悪意のあるHTML添付ファイルを含むメールの画像

直近3年間に、マルウェアやその他の種別の悪意のあるコードを仕掛けるために最も使用された手口の1つは、簡素なメールの添付ファイルでした。具体的には、ハイパーテキストマークアップ言語(HTML)でコード化された添付ファイルが、リモートアクセス型トロイの木馬(RAT)を介したなりすまし犯罪、ランサムウェア攻撃、フィッシング詐欺などのさまざまな(そして、ますます高度化する)サイバー犯罪を行うための方法として、ますます普及しています。心配な点は、これが孤立したインシデントでも、1つの脅威エージェントからの一点集中型の攻撃のようなものでもないということです。2023年の時点で、悪意のあるHTML添付ファイルを世界中の多くの個人ハッカーが好んで採用するようになったと見られます。

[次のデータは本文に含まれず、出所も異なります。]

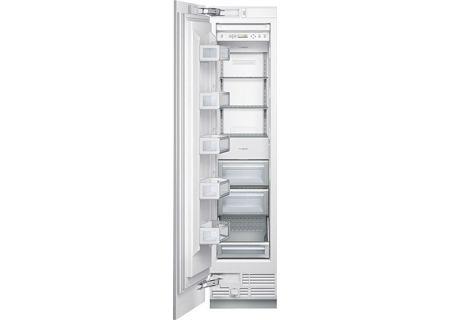 Thermador - T18IF800SP - Built-In Full Refrigerators / Freezers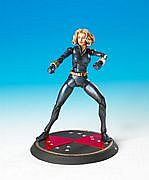 Toy Biz Marvel Legends Series Eight - Black Widow - Yelena Belova Variant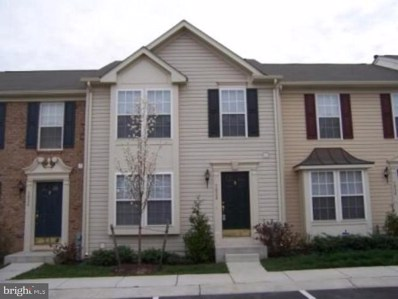 7032 Holly Springs Lane UNIT 53, Elkridge, MD 21075 - MLS#: MDHW281192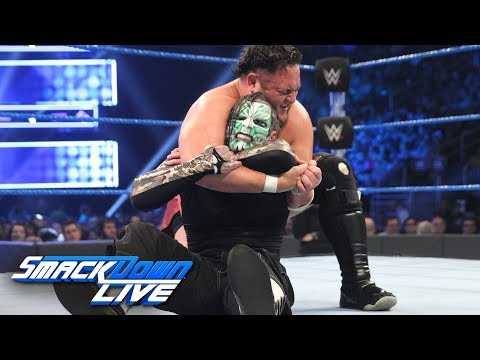 Jeff Hardy vs. Samoa Joe: SmackDown LIVE, Jan. 1, 2019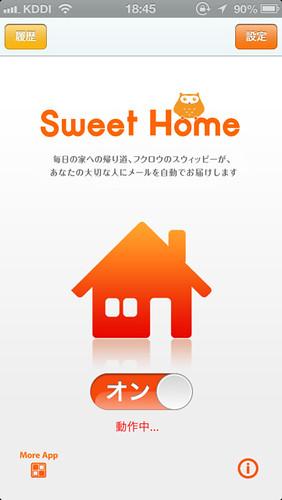 sweethome009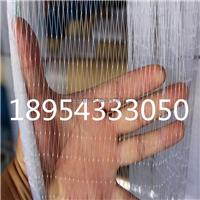 供应 优质 枸杞防鸟网 果园防鸟网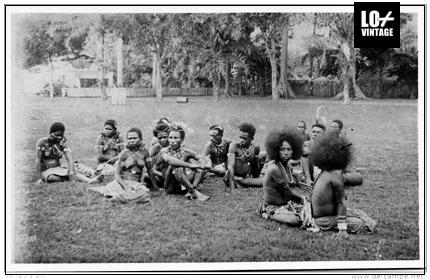 PAPUA+NUEVA+GUINEA+VINTAGE007LO%252B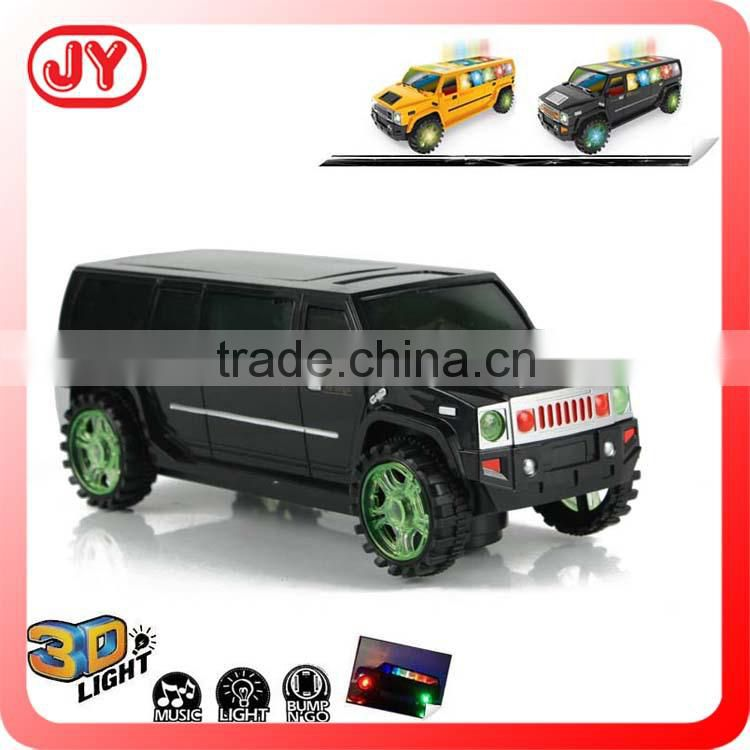 Funny 360 rotation electric car toy with flashing light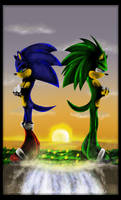 Sonic TH and Ashura the Glitch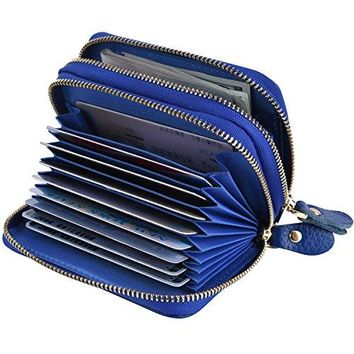 Kinzd Accordion Wallet RFID Blocking Leather Wallet for Women Credit Card Holder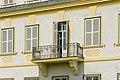 Deutschordens-Schloss 9093.jpg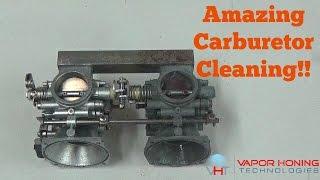 Vapor Blasting Vintage Motorcycle Carburetors- Vapor Honing Technologies
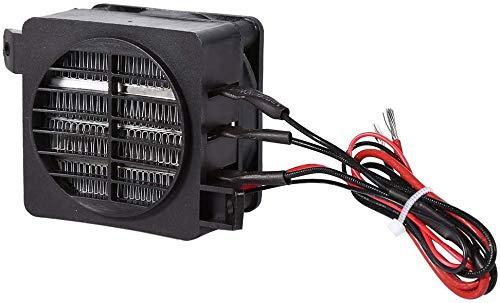 100W 12V Ahorro de energía PTC Ahorro de energía Pequeño espacio Ventilador del automóvil Calentador de aire Temperatura constante Calentadores de elemento calefactor para automóvil Incubadora de cale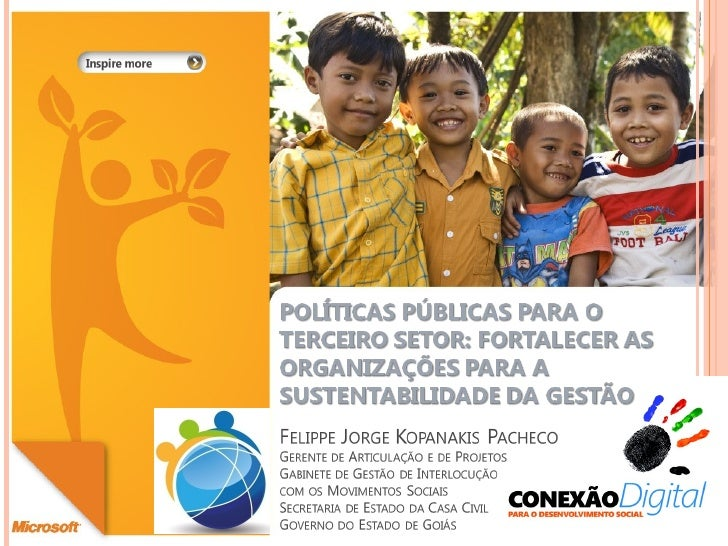 PRIMEIRO SETOR - FINALIDADE PÚBLICA                (ESTADO)   SEGUNDO SETOR - FINALIDADE PRIVADA               (MERCADO)  ...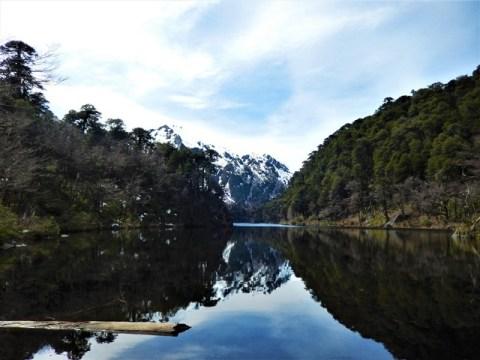 Chili Pucon Parc National Huerquehue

この手法は、悪意のあるペイロードがHTML添付ファイル自体に含まれている巧妙なケースでは「HTMLスマグリング」と呼ばれることもあります。(以前から認知されており、長年にわたりさまざまなサイバー犯罪者によって使用されてきた手法ですが、)この手法が注目を集めるようになったのは、有名なサイバー犯罪者であるNOBELIUMによるスピアフィッシングキャンペーンがきっかけでした。近年では、この手法は、Mekotio(悪名高いバンキング型トロイ)、Trickbot、AsyncRAT/NJRATなどのさまざまな注目度の高いマルウェアの拡散に使用されています。この種別のサイバー犯罪が増加しており、米国内の3軒に1軒の家庭が何らかのマルウェアに感染していることを考えると、悪意のあるHTML添付ファイル(およびHTMLスマグリング)の攻撃の仕組みとその攻撃から身を守る方法を理解しておくことが重要です。そこで私たちは、皆さんがメールにアクセスしたい場合に常に安心してアクセスできるように、この記事にHTML添付ファイルとHTMLスマグリングに関するガイドをまとめました。

悪意のあるHTML添付ファイルとは

悪意のあるHTML添付ファイルは、通常、添付ファイルの形式でメールに含まれているマルウェアの一種です。このマルウェアは、主に、感染したHTML添付ファイルをユーザーがクリックすると発動します。ユーザーが添付ファイルを開くと、外部でホストされているJavaScriptライブラリを介して、ハッカーのフィッシングWebサイト(またはログインページなどの攻撃者が管理している別の形態の悪意のあるコンテンツ)にリダイレクトされます。この種別のHTMLフィッシング詐欺では、よく知られている形態として、Microsoftのポップアップウィンドウのようなものが表示されることが多いです。このウィンドウで、ハッカーのメールで受け取ったHTML添付ファイルをダウンロードするための情報として、何らかの個人の資格情報/ログイン情報をユーザーに対して要求します。この情報が入力されると、ユーザーの詳細情報がハッカーに送信されて、その情報を使用して金銭の窃取、なりすまし犯罪、ランサムウェアを介した恐喝などのさらなる犯罪が行われます。

HTMLスマグリングとは

HTML添付ファイルによるマルウェア攻撃のより技術的な形態として知られるHTMLスマグリングは、HTML 5とJavaScriptを使用することで、HTML添付ファイル自体に埋め込まれた独自設計のスクリプトを介して、サイバー犯罪者が悪意のあるコードを標的のコンピューターに「スマグリング(密輸)」することができる手法です。この攻撃の標的となった人がWebブラウザーで悪意のあるHTML添付ファイルを開くと、埋め込まれたスクリプトがブラウザーでデコードされて、標的のコンピューティングデバイス上でペイロードが構築されます。これにより、ハッカーは標的のファイアウォールの内側でローカルにマルウェアを構築することができます。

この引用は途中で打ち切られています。